January 29, 2019
We are all aware that the world of e-commerce is changing. Solutions that might have been ideally suited for growing businesses yesterday could be redundant today and outdated tomorrow. Just customers are more demanding in terms of the products and distributors they wish to be associated with, online business owners need to adapt to such a fluid environment. This is why some of the tried-and-true providers might not longer be able to meet the mark. They are being replaced by more agile and user-friendly systems. One example of this undeniable trend can be seen in the relationship between Big Commerce enterprise solutions and the cloud-based utilities offered by Shopify Plus. In order to make the right decision, it is important to look at these two businesses from a comparative standpoint. You can then draw your own informed conclusions.
Is Bigger Necessarily Better?
Big Commerce is one of the most well-known e-commerce providers on the market today. Due partially to the fact that it has existed for some time, many business owners have retained this software due to simple loyalty. However, loyalty does not always equate to long-term success. This observation can be seen in the annual growth rate of Big Commerce compared to Shopify. Big Commerce users can expect yearly growth rates of approximately 28 percent. While this is indeed above the industry average, those who choose to employ Shopify Plus are associated with average growth rates of an astounding 126 percent. Why is this the case?
One of the main reasons for such impressive levels of return on investment has to do with the fact that Shopify Plus has been designed to maximize results while minimizing the amount of effort required to enjoy handsome returns. This approach has a great deal to do with the tools and techniques that are offered to the user from the very beginning. A handful of the most effective include:
– Access to more than 20 different marketing channels.
– Website uptime of nearly 100 percent.
– 24/7 customer support and the use of live representative in the event that a question arises.
– A number of proprietary e-commerce automation tools to streamline sales efforts and to drive revenue.
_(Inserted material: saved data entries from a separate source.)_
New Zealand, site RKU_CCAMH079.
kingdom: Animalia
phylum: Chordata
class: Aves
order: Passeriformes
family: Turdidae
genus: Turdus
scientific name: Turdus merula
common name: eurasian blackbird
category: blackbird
From a hands-on point of view, it should not be clear to appreciate the general appeal of Shopify when compared to Big Commerce. Still, there is a bit more than may initially meet the eye. What other parameters are driving the growth of Shopify and how will these metrics benefit the end user?
Getting Down to the Finer Points
One important defining factor in terms of any retail sales platform is speed and page load times. Users do not want to wait for a transaction to take place; especially when they are out and about while placing an order. Research has shown that Shopify checkouts are up to 40 percent faster than the industry average. Furthermore, the average page powered by Shopify Plus loads at 45 milliseconds. When contrasted to the 179 milliseconds associated with Big Commerce, the differences become clear.
Scalability is another point to mention. To be clear, both of these platforms are associated with an out-of-the-box sense of functionality. The main difference is how easy it is for users to adapt Shopify around the needs of their online store. Integrations will take place at lightning-fast speeds; helping to ensure that the website does not suffer from any dreaded downtime. The drag-and-drop functionality associated with Shopify e-commerce templates and digital storefronts is perfectly suited for those who possess only the most basic level of coding knowledge. Therefore, more effort can be devoted to core competencies such as sales and marketing as opposed to being forced to become bogged down in technical issues.
In summation, no e-commerce platform should remain static. Businesses that have enjoyed a significant level of growth in 1028 might have very well “outgrown” legacy-based software packages. This is why adaptation is the overall key to success. While there is no doubt that Big Commerce has its good points, the simple fact of the matter is that it might be time to migrate to a more streamlined system.
Business owners of all sizes need to appreciate that change is a good thing. They should not be impeded by fear or hesitance if they wish to make a lasting impression throughout the remainder of the year. This is why it might be time to reevaluate the metrics of Big Commerce in favor of more cutting-edge cloud-based platforms. The digital retail marketplace is continuing to grow and 2019 should represent yet another stellar year. The main question is whether or not you are willing and able to adapt to this momentum or you instead choose to remain at a plateau.